START Material provided

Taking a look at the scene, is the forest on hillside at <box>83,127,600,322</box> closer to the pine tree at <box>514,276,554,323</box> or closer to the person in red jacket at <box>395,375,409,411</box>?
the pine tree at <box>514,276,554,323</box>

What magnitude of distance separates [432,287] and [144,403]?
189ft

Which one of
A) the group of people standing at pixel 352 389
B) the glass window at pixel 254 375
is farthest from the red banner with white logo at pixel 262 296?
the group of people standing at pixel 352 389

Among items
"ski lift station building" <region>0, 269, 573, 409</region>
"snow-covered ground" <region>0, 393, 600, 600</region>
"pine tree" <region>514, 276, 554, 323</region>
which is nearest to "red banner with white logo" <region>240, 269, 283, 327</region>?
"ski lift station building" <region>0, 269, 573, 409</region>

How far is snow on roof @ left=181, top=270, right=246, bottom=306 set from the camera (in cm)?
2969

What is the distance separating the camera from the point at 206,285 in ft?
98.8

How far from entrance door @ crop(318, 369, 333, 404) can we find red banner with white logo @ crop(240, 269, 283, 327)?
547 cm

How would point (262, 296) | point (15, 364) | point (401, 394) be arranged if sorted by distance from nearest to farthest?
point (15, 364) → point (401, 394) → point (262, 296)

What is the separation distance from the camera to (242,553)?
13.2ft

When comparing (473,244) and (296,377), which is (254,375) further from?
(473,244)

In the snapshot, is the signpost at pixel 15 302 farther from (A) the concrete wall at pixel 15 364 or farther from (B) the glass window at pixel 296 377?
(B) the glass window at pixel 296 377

END Material provided

** Problem description **
Rewrite every row above, changing each occurrence of "red banner with white logo" to "red flag with white emblem" and leaving everything else the same.

** Exercise solution **
Taking a look at the scene, is the forest on hillside at <box>83,127,600,322</box> closer to the pine tree at <box>514,276,554,323</box> or closer to the person in red jacket at <box>395,375,409,411</box>?
the pine tree at <box>514,276,554,323</box>

What magnitude of distance separates [432,287] and [144,403]?
189ft

Which one of
A) the group of people standing at pixel 352 389
B) the glass window at pixel 254 375
is farthest from the red flag with white emblem at pixel 262 296?
the group of people standing at pixel 352 389

Among items
"ski lift station building" <region>0, 269, 573, 409</region>
"snow-covered ground" <region>0, 393, 600, 600</region>
"pine tree" <region>514, 276, 554, 323</region>
which is nearest to "red flag with white emblem" <region>240, 269, 283, 327</region>?
"ski lift station building" <region>0, 269, 573, 409</region>

How far is snow on roof @ left=181, top=270, right=246, bottom=306 set from the camera (in cm)?
2969

What is the distance separating the camera from the point at 206,285 in ft?
98.8

How far from entrance door @ crop(318, 369, 333, 404) can we find red flag with white emblem @ crop(240, 269, 283, 327)?
547 cm

How would point (262, 296) | point (15, 364) | point (401, 394) be arranged if sorted by distance from nearest to farthest?
point (15, 364) → point (401, 394) → point (262, 296)

What is the separation distance from the camera to (242,553)?
13.2ft

When comparing (473,244) and (296,377), which is (254,375) further from?
(473,244)

In the snapshot, is the signpost at pixel 15 302 farther from (A) the concrete wall at pixel 15 364 or farther from (B) the glass window at pixel 296 377?
(B) the glass window at pixel 296 377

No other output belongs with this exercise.